*** Block opens ***

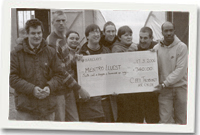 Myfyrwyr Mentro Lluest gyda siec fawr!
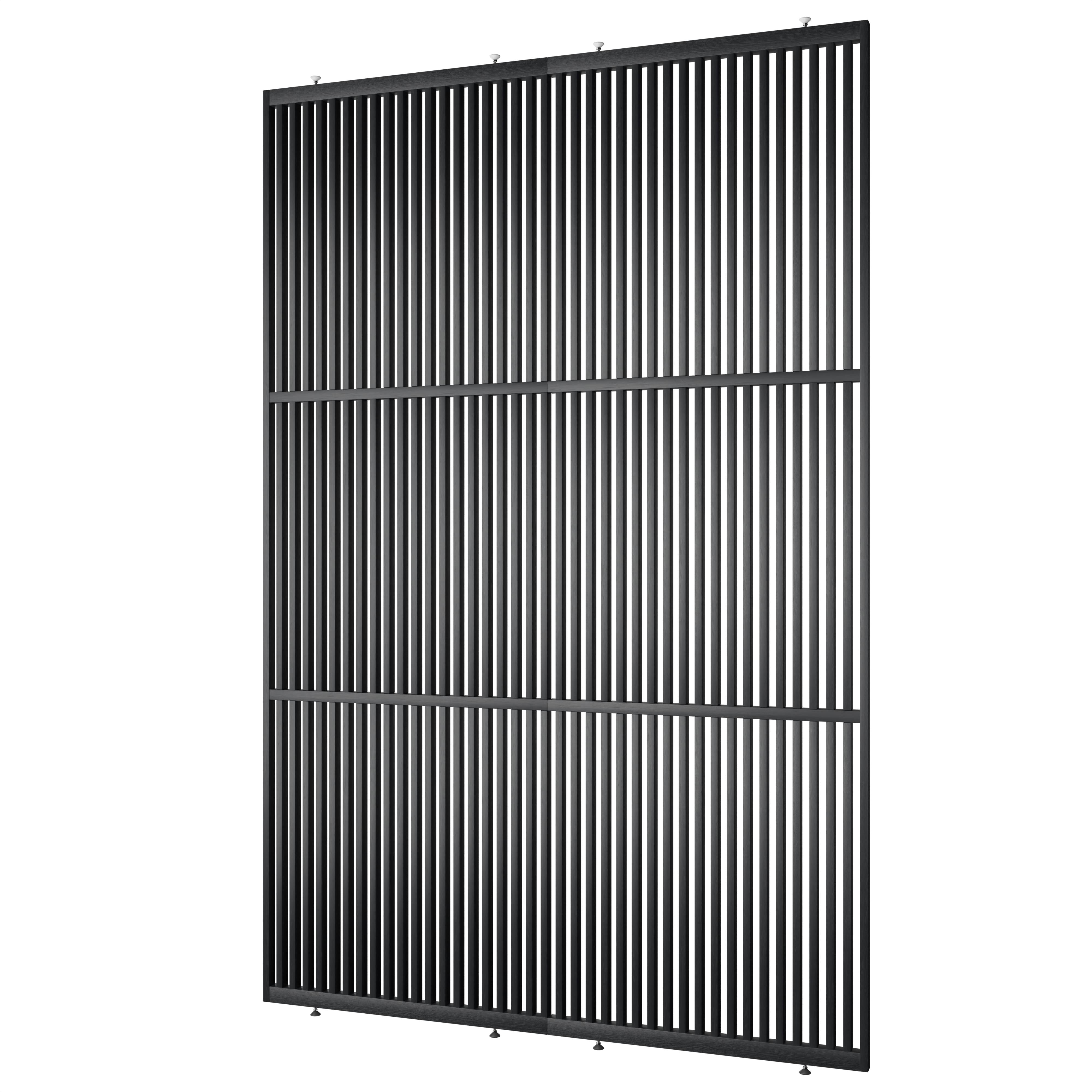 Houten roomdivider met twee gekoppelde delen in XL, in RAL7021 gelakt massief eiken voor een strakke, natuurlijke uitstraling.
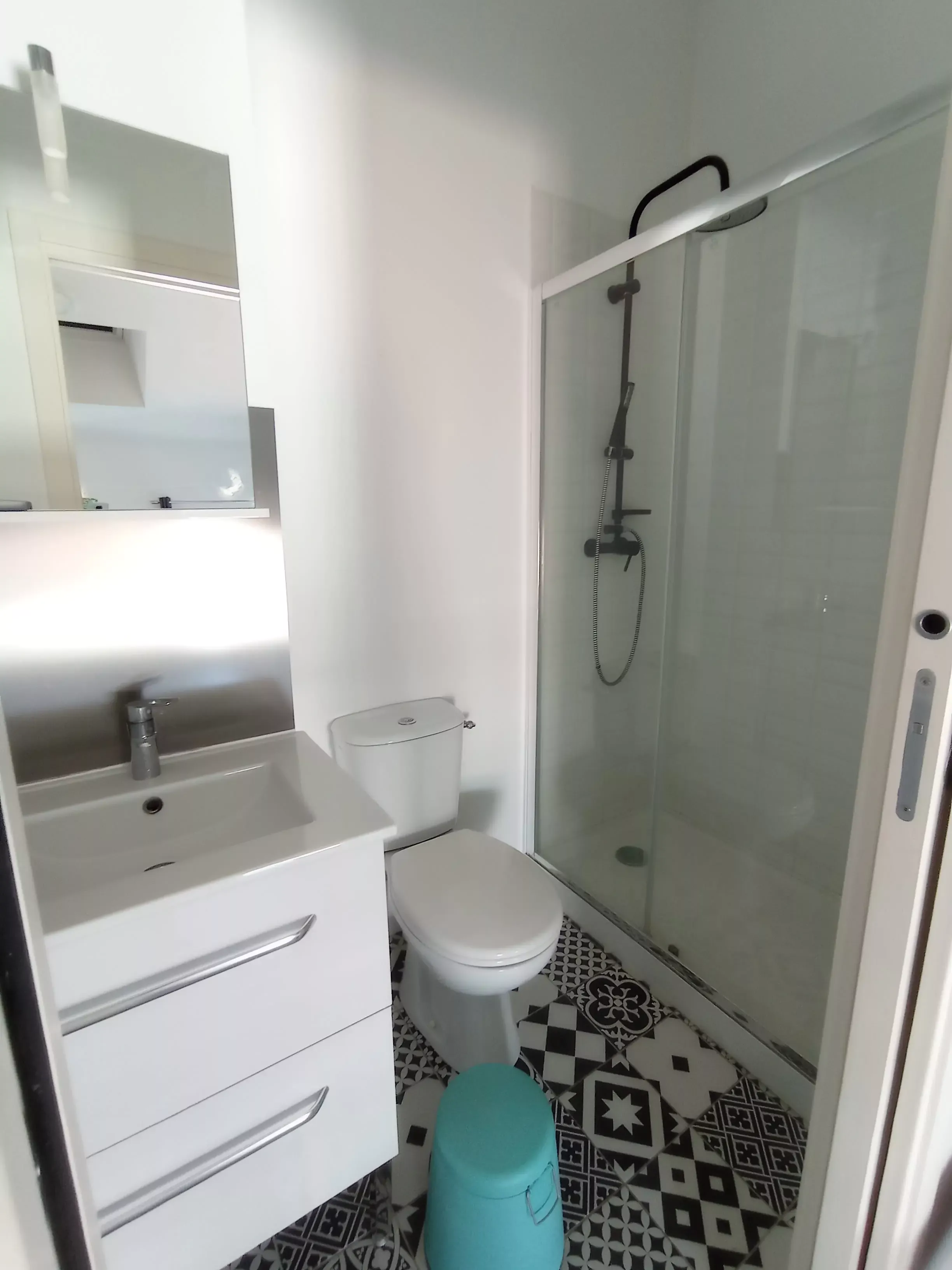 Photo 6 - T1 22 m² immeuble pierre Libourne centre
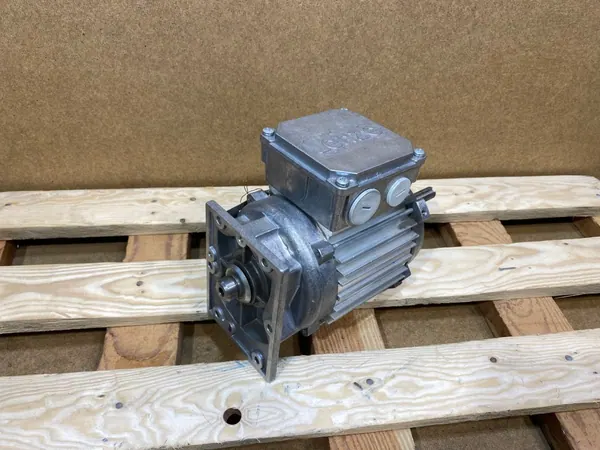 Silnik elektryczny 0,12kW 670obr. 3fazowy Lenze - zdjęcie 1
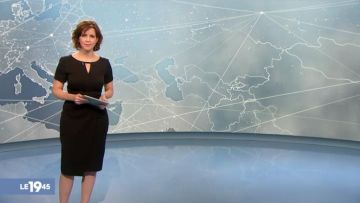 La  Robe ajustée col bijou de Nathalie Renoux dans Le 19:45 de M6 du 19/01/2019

*** Block closes ***

* What to work on *
Reproduce all the material exactly, omitting images.

* Written solution *
 Myfyrwyr Mentro Lluest gyda siec fawr!
 Houten roomdivider met twee gekoppelde delen in XL, in RAL7021 gelakt massief eiken voor een strakke, natuurlijke uitstraling.
 Photo 6 - T1 22 m² immeuble pierre Libourne centre
 Silnik elektryczny 0,12kW 670obr. 3fazowy Lenze - zdjęcie 1
 La  Robe ajustée col bijou de Nathalie Renoux dans Le 19:45 de M6 du 19/01/2019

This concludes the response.